I installed x11-drivers/xf86-video-amdgpu from ports, and attempt to start X.  This is where the troubles begin.

At first, running `starx` or `Xorg -configure` would crash the entire system and cause a reboot.  I examined /var/log/Xorg.0.log and noticed that it was still trying to load the Intel driver.  I uninstalled x11-drivers/xf86-video-intel and now the entire system does not crash, but X still will not load and gives me the "Cannot run in framebuffer mode" error.

Running `Xorg -configure` lists only scfg, modesetting, and vesa as available video drivers, and gives an error "Number of created screens does not match number of detected devices."  It does generate an xorg.conf.new, with two device, two monitor and two screen sections.  Card0 is the BusID "PCI:0:2:0", which `pciconf -lv` identifies as the Intel VGA, and Card1 is BusID "PCI:1:0:0" which is identified as the AMD VGA.  The generated file assigns Screen0 and Monitor0 to Card0, and Screen1 and Monitor1 to Card1.  It has assigned the modesetting driver to both video cards.  I copied the generated file to /usr/local/etc/X11/xorg.conf.d/xorg.conf.

Leaving at the configured file or manually assigning amdgpu to Card1, running `startx` results in a "No screens found" error.  
Examining the log file, there is an error "Number of creates screens does not match number of detected devices. Configuration failed."
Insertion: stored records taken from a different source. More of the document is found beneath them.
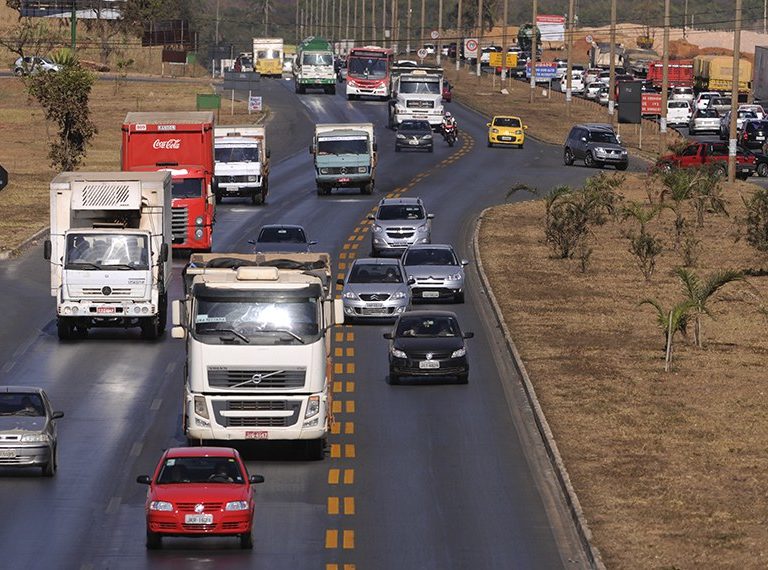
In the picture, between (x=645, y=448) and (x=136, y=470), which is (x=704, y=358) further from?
(x=136, y=470)

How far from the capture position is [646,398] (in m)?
40.7

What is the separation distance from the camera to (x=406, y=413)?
39.2 m

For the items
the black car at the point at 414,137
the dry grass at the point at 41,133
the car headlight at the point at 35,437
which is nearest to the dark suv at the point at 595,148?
the black car at the point at 414,137

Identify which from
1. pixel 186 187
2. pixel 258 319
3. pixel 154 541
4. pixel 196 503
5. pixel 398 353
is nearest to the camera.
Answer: pixel 196 503

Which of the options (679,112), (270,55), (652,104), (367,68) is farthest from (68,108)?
(270,55)

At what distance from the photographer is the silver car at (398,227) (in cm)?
6334

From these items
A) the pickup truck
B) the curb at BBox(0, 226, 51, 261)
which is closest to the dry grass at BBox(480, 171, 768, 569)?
the pickup truck

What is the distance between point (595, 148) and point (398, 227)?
111 ft

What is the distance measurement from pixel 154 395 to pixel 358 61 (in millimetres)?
91780

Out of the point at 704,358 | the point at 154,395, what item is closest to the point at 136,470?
the point at 154,395

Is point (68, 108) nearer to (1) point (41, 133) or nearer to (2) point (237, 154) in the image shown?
(2) point (237, 154)

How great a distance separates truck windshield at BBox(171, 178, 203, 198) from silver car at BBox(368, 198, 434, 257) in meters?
6.70

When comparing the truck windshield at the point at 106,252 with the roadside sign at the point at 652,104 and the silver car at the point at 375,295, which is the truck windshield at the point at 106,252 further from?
the roadside sign at the point at 652,104

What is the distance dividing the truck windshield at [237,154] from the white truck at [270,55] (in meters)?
92.3
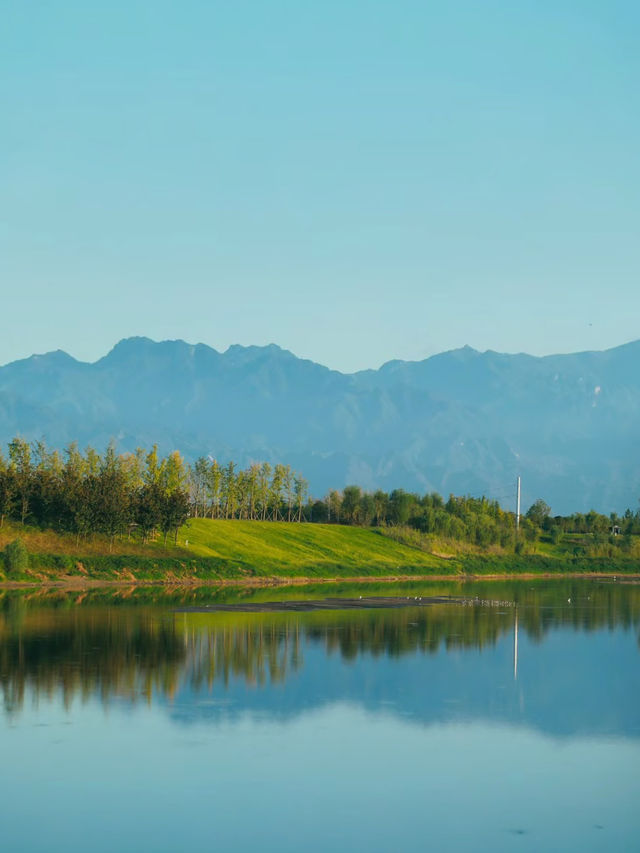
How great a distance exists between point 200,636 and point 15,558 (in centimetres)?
3596

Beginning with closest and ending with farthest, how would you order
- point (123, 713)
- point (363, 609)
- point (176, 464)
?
point (123, 713) < point (363, 609) < point (176, 464)

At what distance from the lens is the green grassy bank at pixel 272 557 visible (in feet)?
327

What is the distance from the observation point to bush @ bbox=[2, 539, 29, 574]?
93500 mm

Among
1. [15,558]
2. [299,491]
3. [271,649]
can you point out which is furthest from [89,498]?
[299,491]

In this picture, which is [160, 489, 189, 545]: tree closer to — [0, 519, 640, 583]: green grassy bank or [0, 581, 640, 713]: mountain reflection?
[0, 519, 640, 583]: green grassy bank

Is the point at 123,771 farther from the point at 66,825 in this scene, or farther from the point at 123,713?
the point at 123,713

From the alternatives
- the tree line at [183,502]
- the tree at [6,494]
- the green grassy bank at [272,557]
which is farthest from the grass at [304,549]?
the tree at [6,494]

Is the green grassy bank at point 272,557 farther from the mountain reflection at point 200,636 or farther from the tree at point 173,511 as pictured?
the mountain reflection at point 200,636

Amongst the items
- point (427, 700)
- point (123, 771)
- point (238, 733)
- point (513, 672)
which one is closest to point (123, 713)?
point (238, 733)

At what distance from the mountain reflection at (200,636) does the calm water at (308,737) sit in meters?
0.24

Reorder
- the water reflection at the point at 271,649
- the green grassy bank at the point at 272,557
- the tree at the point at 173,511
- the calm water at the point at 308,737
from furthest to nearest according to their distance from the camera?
the tree at the point at 173,511, the green grassy bank at the point at 272,557, the water reflection at the point at 271,649, the calm water at the point at 308,737

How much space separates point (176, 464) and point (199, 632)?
266 feet

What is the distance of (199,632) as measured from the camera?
6462 centimetres

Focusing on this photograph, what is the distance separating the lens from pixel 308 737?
1539 inches
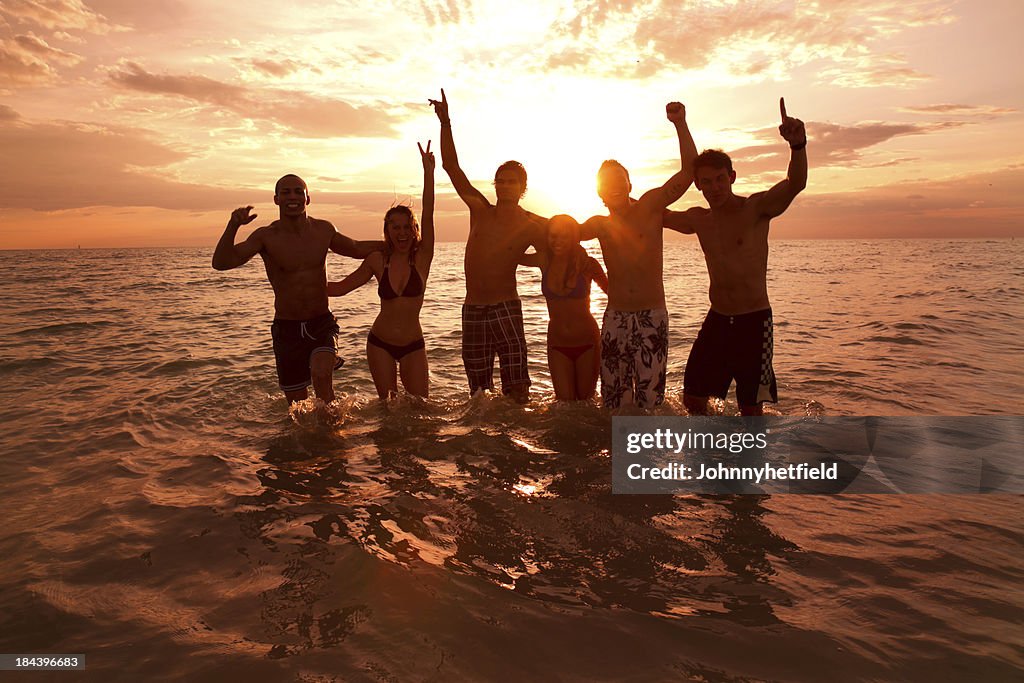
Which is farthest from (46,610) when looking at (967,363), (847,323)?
(847,323)

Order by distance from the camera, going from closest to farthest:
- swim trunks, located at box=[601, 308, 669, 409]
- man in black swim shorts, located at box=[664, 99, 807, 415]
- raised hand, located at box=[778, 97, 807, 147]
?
raised hand, located at box=[778, 97, 807, 147] → man in black swim shorts, located at box=[664, 99, 807, 415] → swim trunks, located at box=[601, 308, 669, 409]

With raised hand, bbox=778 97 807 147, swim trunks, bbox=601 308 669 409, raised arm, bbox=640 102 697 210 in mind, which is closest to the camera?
raised hand, bbox=778 97 807 147

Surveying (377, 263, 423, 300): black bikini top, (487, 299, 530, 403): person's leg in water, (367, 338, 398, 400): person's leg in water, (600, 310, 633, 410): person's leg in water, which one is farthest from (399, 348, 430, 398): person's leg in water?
(600, 310, 633, 410): person's leg in water

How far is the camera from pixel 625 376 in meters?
6.31

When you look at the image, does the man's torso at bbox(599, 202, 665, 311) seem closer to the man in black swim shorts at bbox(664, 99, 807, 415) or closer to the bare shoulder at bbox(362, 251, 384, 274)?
the man in black swim shorts at bbox(664, 99, 807, 415)

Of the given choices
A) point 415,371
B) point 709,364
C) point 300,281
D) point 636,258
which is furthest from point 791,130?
point 300,281

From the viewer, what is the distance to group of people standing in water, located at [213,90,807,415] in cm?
580

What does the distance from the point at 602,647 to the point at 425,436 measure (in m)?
3.89

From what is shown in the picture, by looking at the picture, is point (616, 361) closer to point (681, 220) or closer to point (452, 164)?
point (681, 220)

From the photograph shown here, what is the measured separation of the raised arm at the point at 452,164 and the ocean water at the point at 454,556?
8.06ft

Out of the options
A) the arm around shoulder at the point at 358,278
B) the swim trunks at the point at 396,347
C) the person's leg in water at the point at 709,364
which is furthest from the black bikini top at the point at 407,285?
the person's leg in water at the point at 709,364

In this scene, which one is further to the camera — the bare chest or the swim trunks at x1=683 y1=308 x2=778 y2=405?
the bare chest

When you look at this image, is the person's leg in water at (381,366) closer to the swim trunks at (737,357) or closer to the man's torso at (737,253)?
the swim trunks at (737,357)

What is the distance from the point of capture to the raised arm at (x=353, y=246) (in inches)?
263
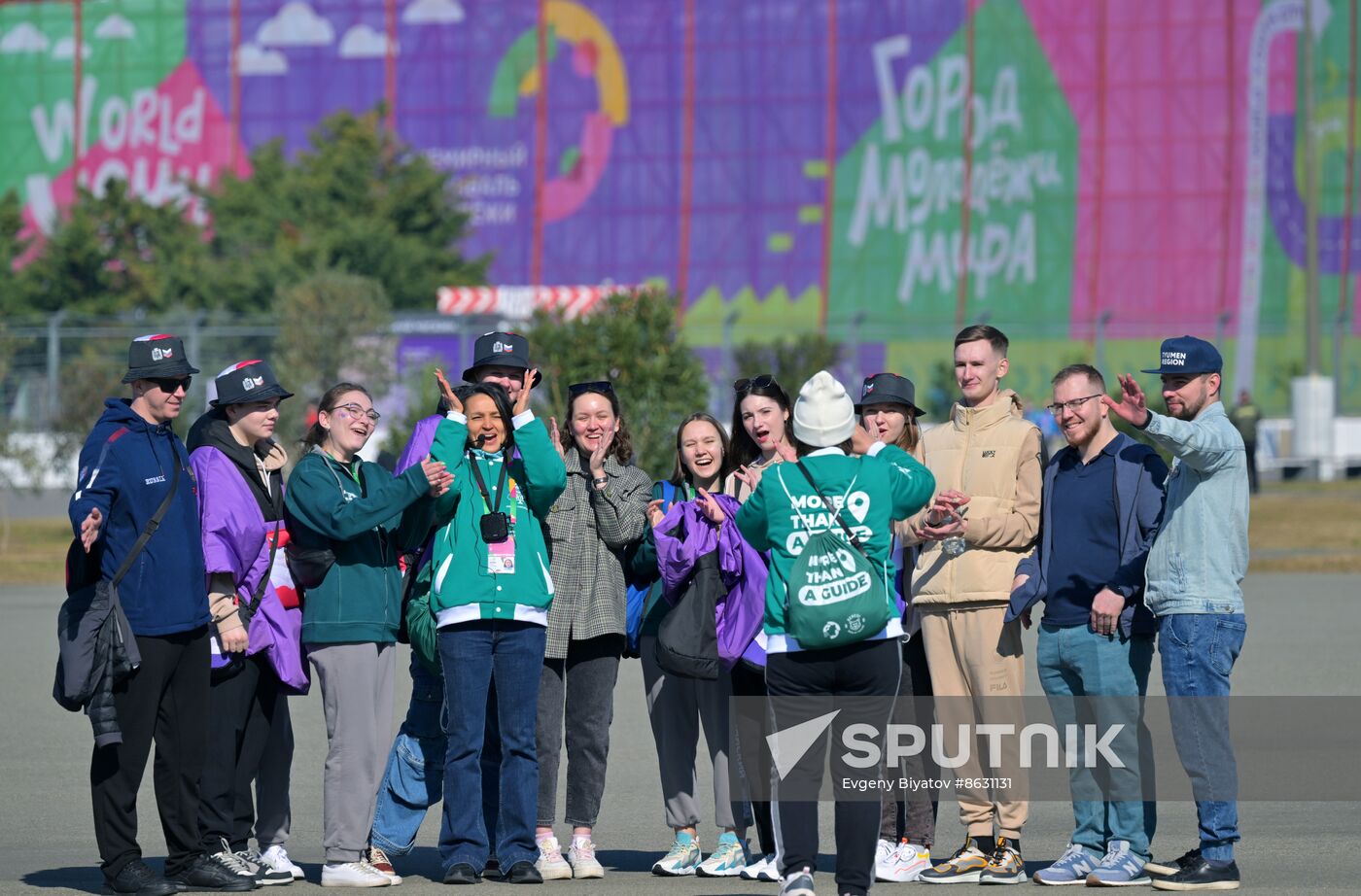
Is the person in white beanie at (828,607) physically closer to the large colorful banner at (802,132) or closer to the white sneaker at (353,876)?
the white sneaker at (353,876)

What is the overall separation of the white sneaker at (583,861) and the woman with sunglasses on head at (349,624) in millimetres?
712

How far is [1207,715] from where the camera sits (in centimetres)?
724

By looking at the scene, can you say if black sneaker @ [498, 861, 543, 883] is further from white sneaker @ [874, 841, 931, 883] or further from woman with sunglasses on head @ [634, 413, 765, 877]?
white sneaker @ [874, 841, 931, 883]

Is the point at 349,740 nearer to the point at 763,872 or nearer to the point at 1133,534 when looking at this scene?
the point at 763,872

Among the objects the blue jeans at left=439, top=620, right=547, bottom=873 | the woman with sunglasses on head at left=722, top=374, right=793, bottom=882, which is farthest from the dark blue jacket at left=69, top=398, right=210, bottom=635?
the woman with sunglasses on head at left=722, top=374, right=793, bottom=882

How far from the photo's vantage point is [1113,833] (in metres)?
7.45

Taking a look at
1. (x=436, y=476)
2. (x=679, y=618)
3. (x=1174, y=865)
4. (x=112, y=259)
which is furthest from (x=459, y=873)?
(x=112, y=259)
Any suggestions on how I can get the AMD GPU to work instead of using the Intel GPU?


----------



## bsduck (Apr 8, 2022)

jardows said:


> I recently installed 13.1-RC1


You may be affected by PR 262982:


> A changed I merged to stable/13 and 13.1-RC1 prevents the modules from probing (loading). This will likely look like a silent error. The drm.ko and the driver module (e.g., i915kms.ko) will be loaded but "nothing happens".











						Solved - FreeBSD 13.1-RC1 Graphics Not Working
					

I have a NUC with an 11th generation Tiger Lake processor and it has been working fine with 13.1-BETA3 using graphics/drm-devel-kmod. The Iris-Xe GPU doesn't work with drm-kmod as of yet I believe. I just upgraded to 13.1-RC1 and it's as if it doesn't even try to display any graphics. It doesn't...




					forums.freebsd.org
				





neal said:


> All is now working again in 13.1-RC2


... try upgrading to 13.1-RC2.


If that doesn't solve your problem:

* try to start X without xf86-video-amdgpu installed (should work with modesetting)

* try using drm-devel-kmod instead of drm-kmod

* disable Intel graphics in the BIOS if yours has a corresponding option




jardows said:


> `kld_list="/boot/modules/amdgpu.ko"`


Not relevant to your problem, but: there's no need to specify the full path anymore, `kld_list="amdgpu"` should be enough.


----------



## jardows (Apr 11, 2022)

bsduck said:


> You may be affected by PR 262982:
> 
> 
> 
> ...


Thanks for the suggestions.  Unfortunately, none of them worked.  Interestingly, X does not even attempt to load anything for the AMD card.  I'm beginning to wonder if I will only be able to get this to work if connected to a Dock and external monitors.  I'll have to try that later, as I do have a dock at home.


----------